§ **Directions**: Substitute "eroded" for every occurrence of "weathered" in the rows below. Reproduce the rows with no other changes.

§ **Data listing**:
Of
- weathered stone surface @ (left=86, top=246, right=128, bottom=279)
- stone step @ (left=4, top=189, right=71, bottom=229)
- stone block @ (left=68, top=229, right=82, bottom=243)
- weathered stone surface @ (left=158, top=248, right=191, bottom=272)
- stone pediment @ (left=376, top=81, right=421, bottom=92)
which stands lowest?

§ **Final result**:
Of
- eroded stone surface @ (left=86, top=246, right=128, bottom=279)
- stone step @ (left=4, top=189, right=71, bottom=229)
- stone block @ (left=68, top=229, right=82, bottom=243)
- eroded stone surface @ (left=158, top=248, right=191, bottom=272)
- stone pediment @ (left=376, top=81, right=421, bottom=92)
which stands lowest?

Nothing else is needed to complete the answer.